Ile Maurice: Confinement - Quand des enfants se déchaînent sur la Toile

Le confinement ne réussit pas à tout le monde. Alors que certains en profitent pour publier des vidéos artistiques sur les réseaux sociaux, d'autres, surtout des jeunes et enfants, se déchaînent. Trois vidéos en particulier ont attiré l'attention cette semaine.

Parmi elles : celle d'un garçon visiblement âgé entre 15 et 16 ans insultant ceux qui participent au désormais fameux DontRushChallenge et une autre montrant une fille en bas âge invitant les hommes à avoir des relations sexuelles avec elle. Le langage laisse à désirer. La dernière en date met en scène deux filles d'environ 12 à 14 ans se battant pour un garçon.

Dans la vidéo des deux jeunes filles qui se crêpent le chignon pour un dénommé Miyo et postée durant la soirée du jeudi 30 avril, l'une d'elles finit avec la poitrine dévoilée tandis que l'autre a la robe remontée. La vidéo a suscité la réaction de plusieurs internautes, qui n'y sont pas allés de main morte en commentaires et a donné le hashtag CulotteGate. Certains sont allés très très loin en réalisant un photomontage comparant une des filles assistant à la scène à un gorille.

Ce que bon nombre ne savent probablement pas, c'est que toute utilisation ou diffusion d'une vidéo d'une personne sur les réseaux sociaux sans son consentement est condamnable par la loi.

Letissia Molen, jeune fille engagée qui côtoie souvent les jeunes, admet être triste en voyant ce genre de vidéo et s'interroge sur la part de responsabilité des parents dans ce genre de situation. «Nou an konfinnman mé kan get sa bann vidéo-la, mo kestion sé kot bann paran été, kouma kapav ena otan violans dan sa bann zenn-la?» dit-elle.
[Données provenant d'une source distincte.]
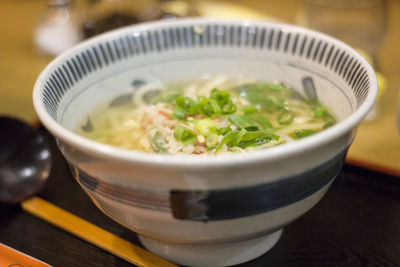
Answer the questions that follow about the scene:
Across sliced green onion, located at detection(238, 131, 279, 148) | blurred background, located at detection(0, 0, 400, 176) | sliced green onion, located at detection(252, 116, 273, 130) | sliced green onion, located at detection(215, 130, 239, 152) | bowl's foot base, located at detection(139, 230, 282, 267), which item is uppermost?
sliced green onion, located at detection(215, 130, 239, 152)

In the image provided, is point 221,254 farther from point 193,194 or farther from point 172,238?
point 193,194

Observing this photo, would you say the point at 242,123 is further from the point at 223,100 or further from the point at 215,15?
the point at 215,15

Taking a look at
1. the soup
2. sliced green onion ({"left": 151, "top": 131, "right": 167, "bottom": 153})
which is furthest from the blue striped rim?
sliced green onion ({"left": 151, "top": 131, "right": 167, "bottom": 153})

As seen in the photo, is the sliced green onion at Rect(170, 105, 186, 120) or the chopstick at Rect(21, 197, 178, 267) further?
the sliced green onion at Rect(170, 105, 186, 120)

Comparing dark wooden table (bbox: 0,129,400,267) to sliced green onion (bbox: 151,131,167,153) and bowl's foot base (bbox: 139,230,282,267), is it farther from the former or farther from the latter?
sliced green onion (bbox: 151,131,167,153)

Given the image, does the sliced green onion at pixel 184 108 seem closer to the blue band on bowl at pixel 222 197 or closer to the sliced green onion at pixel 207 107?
the sliced green onion at pixel 207 107

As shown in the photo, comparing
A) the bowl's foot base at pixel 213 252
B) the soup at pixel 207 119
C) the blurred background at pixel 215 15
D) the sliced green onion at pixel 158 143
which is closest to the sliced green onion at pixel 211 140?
the soup at pixel 207 119

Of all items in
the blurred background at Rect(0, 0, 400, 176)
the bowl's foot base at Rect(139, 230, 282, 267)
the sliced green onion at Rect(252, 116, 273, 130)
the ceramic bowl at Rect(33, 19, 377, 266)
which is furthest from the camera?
the blurred background at Rect(0, 0, 400, 176)
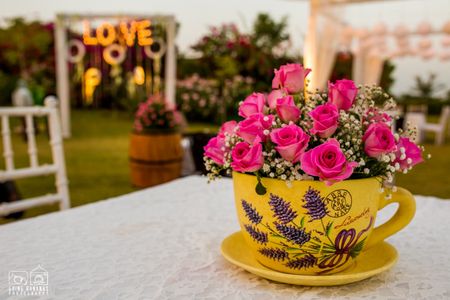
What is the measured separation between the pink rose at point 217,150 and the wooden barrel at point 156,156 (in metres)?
3.33

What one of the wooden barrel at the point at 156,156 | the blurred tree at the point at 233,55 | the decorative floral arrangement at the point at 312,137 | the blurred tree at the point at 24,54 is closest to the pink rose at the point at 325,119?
the decorative floral arrangement at the point at 312,137

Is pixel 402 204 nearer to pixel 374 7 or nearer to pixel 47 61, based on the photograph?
pixel 374 7

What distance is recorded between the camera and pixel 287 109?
27.0 inches

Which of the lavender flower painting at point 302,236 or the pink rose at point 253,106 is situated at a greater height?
the pink rose at point 253,106

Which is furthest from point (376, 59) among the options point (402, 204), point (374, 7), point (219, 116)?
point (402, 204)

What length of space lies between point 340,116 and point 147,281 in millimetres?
366

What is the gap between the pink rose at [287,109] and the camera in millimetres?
685

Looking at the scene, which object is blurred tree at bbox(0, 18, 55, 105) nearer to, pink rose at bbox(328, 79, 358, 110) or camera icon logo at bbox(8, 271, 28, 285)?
camera icon logo at bbox(8, 271, 28, 285)

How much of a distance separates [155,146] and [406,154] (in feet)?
11.3

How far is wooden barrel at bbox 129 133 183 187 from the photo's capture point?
4.07 meters

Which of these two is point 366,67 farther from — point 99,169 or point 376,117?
point 376,117

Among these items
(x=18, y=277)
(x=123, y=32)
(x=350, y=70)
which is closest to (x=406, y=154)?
(x=18, y=277)

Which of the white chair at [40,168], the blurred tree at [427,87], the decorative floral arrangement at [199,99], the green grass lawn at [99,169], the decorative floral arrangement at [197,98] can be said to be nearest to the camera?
the white chair at [40,168]

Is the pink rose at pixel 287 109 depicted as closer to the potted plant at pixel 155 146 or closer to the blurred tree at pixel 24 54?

Chaque vidéo qu'elle regarde en ce sens l'étonne car le niveau de violence devient alarmant et elle pense que les jeunes devraient revoir leurs priorités, à commencer par avoir une bonne éducation et être civilisés.

Pour sa part Rita Venkatasawmy, l'Ombudsperson for Children, avoue que c'est horrible. «L'Internet ne fait qu'aggraver les choses car la situation est comme telle depuis un moment. C'est horrible de voir nos jeunes comme ça sur les réseaux sociaux. Le premier facteur en cause, c'est l'encadrement. Ce n'est pas facile par ce temps de confinement d'être parent», dit-elle. Rita Venkatasawmy mise sur la sensibilisation des parents, car elle estime que les enfants sont plus portés à copier ce que font les parents. Elle met l'accent sur un meilleur encadrement de la part des parents que ce soit pour le respect du confinement mais surtout l'utilisation de l'Internet. «Il y a des cours en ligne mais il faut s'assurer que les enfants les font vraiment, puis s'assurer de ce que ces derniers voient sur les réseaux ou sur Internet.»
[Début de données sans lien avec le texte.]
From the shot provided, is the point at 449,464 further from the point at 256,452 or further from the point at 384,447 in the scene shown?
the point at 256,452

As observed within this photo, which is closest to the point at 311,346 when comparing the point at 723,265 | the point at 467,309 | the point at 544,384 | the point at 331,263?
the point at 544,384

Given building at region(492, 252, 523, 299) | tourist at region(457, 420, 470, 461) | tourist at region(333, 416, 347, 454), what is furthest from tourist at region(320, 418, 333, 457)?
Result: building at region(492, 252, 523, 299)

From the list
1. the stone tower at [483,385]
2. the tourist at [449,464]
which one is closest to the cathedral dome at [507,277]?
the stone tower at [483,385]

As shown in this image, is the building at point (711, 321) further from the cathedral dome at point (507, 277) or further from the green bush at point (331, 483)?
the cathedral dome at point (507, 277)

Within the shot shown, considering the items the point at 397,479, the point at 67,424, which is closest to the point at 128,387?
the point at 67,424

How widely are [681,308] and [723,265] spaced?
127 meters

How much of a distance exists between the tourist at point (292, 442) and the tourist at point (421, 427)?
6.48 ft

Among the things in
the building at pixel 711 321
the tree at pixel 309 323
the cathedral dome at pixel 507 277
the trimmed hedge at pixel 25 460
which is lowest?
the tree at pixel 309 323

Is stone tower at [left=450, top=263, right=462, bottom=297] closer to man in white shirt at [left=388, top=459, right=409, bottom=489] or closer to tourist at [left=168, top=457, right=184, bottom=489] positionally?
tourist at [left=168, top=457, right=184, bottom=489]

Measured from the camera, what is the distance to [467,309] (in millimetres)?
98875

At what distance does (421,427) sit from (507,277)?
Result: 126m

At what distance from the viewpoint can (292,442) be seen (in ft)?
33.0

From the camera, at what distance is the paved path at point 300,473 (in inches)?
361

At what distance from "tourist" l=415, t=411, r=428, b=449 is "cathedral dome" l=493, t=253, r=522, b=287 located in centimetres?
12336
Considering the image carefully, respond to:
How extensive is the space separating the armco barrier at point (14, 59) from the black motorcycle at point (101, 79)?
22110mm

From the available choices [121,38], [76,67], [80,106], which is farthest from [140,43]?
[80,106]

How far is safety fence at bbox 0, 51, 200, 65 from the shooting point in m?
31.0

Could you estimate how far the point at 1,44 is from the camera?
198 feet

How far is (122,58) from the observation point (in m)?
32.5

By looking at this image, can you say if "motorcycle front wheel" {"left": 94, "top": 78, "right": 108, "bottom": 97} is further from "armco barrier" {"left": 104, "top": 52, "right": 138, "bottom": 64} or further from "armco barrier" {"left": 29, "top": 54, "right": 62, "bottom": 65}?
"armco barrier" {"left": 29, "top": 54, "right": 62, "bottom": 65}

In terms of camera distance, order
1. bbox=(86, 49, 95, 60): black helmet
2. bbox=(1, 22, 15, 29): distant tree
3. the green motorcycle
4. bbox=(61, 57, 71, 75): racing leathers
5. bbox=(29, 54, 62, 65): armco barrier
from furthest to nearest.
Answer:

Qu'en est-il du fait que les deux jeunes filles se battent dans la rue et en présence de spectateurs en bas âge ? «Malheureusement, il y a certaines régions où les enfants sont dans les rues malgré le confinement pour jouer avec leurs amis. Ils le font car les parents disent Pena corona dan nou landrwa, nou kapav sorti», déplore l'Ombudsperson for children. Enième cas qui reste encore à faire du bruit, vu les memes qui déferlent.

Rs 200 000 d'amende et jusqu'à cinq ans de prison

Toute publication de vidéos ou photos portant atteinte à l'intimité d'une personne ou non-respect de la dignité de la famille sur les réseaux sociaux est aussi considérée comme une violation de l'Information and Communication Technologies Act. Le coupable peut être passible à une amende de Rs 200 000 et d'une peine de prison ne dépassant pas cinq ans.